December 3 is the International Day of Persons with Disabilities and in Canada this day is being marked with national availability of Text with 9-1-1 (T9-1-1) service for Canada’s Deaf, Deafened, Hard of Hearing and Speech Impaired (DHHSI) community.
T9-1-1 service began rolling out in March 2014 and in just over two years the service, which provides 9-1-1 call centres with the ability to converse via text messaging with a DHHSI person during an emergency, is now available to vast majority of Canadians.
When a member of the DHHSI community requires 9-1-1 services, they simply dial 9-1-1 on their cell phone without the need for them to speak or hear. The call taker on the other hand will receive an indicator that advises them to communicate with the caller via text messaging. The 9-1-1 call taker then initiates text messaging with the caller to address the emergency.

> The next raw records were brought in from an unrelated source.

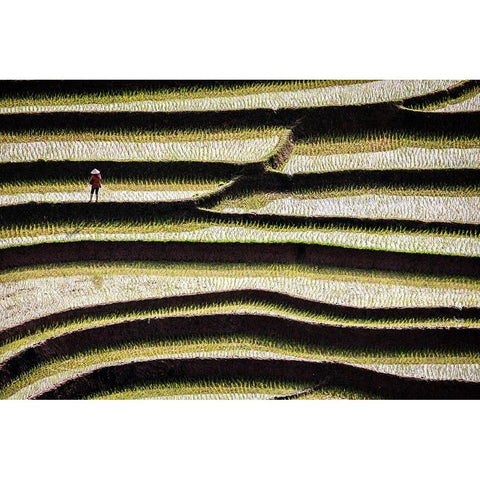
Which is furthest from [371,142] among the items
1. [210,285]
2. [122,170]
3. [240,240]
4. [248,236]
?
[122,170]

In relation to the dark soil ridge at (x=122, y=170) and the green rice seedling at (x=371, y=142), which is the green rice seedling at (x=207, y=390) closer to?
the dark soil ridge at (x=122, y=170)

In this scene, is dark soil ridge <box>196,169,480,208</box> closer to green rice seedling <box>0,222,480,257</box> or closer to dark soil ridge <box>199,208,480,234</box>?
dark soil ridge <box>199,208,480,234</box>

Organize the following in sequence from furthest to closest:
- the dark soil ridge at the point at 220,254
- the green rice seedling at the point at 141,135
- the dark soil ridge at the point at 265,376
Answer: the green rice seedling at the point at 141,135
the dark soil ridge at the point at 220,254
the dark soil ridge at the point at 265,376

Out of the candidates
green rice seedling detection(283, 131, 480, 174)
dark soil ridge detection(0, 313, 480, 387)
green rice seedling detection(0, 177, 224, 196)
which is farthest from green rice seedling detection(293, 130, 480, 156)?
dark soil ridge detection(0, 313, 480, 387)

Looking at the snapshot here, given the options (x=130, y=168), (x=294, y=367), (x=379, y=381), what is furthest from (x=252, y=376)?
(x=130, y=168)

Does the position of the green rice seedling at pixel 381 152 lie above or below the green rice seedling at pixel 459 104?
below

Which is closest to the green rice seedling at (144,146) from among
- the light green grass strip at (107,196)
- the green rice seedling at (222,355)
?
the light green grass strip at (107,196)

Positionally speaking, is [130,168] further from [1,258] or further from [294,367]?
[294,367]
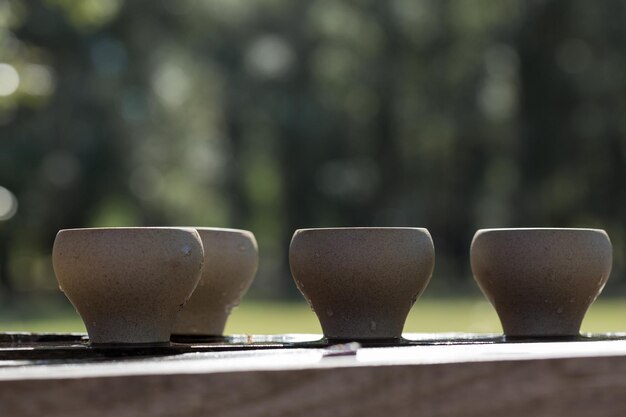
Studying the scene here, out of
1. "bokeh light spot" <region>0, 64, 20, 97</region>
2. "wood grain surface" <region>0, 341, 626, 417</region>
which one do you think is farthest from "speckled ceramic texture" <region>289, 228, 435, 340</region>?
"bokeh light spot" <region>0, 64, 20, 97</region>

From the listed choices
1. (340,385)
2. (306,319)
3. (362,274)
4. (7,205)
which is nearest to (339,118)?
(7,205)

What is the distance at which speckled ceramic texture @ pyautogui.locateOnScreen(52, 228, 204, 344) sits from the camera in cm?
158

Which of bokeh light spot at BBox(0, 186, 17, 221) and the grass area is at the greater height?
bokeh light spot at BBox(0, 186, 17, 221)

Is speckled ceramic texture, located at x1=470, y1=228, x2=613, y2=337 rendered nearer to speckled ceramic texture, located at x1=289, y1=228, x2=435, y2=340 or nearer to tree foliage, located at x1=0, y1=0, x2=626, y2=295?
speckled ceramic texture, located at x1=289, y1=228, x2=435, y2=340

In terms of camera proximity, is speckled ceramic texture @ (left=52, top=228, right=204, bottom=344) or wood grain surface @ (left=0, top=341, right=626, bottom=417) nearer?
wood grain surface @ (left=0, top=341, right=626, bottom=417)

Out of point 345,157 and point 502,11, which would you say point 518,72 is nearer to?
point 502,11

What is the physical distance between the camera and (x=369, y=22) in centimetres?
2561

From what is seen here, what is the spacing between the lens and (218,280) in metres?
2.28

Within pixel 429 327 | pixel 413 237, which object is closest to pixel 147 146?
pixel 429 327

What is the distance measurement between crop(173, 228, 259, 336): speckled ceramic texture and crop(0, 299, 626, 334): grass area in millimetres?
9470

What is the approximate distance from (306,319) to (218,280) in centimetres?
1347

T9-1-1 is only available to those in the DHHSI community. A DHHSI person must first register for T9-1-1 with their wireless service provider and must have an eligible cell phone before being able to utilize this service. All information about T9-1-1, including registration details and areas of service availability, can be found at www.TextWith911.ca.
The service is currently available province-wide in New Brunswick, Nova Scotia, Prince Edward Island and Saskatchewan while it is available in many parts of Alberta, British Columbia, Manitoba, Ontario and Quebec. Some 9-1-1 call centres are still making the necessary upgrades to their systems and will launch the T9-1-1 service in the coming months.
Please note that voice calling remains the only way to communicate with 9-1-1 services for a person that is not deaf, deafened, hard of hearing or with speech impairment. Text messages sent directly to the digits “9-1-1” do not reach emergency services.
The Canadian Radio-television and Telecommunications Commission (CRTC) has lent its support to Text with 9-1-1 Awareness Day and is encouraging Canadians to participate in raising awareness of the Text with 9-1-1 service to deaf, hard of hearing or speech impaired Canadians in their communities.
The CRTC is currently conducting a proceeding to examine next-generation 9-1-1 services, which could provide all Canadians with the ability to send text messages, photos and videos to 9-1-1 operators. The CRTC will hold a public hearing starting on January 16, 2017, to examine next-generation 9-1-1 services.
MTS, Manitoba’s leading full-service telecommunications provider, has also lent its support to the service and reminds the public about the vital messaging service that is available for the DHHSI community. MTS is promoting its T9-1-1 service that has been pegged as a safety tool by the telecommunications provider.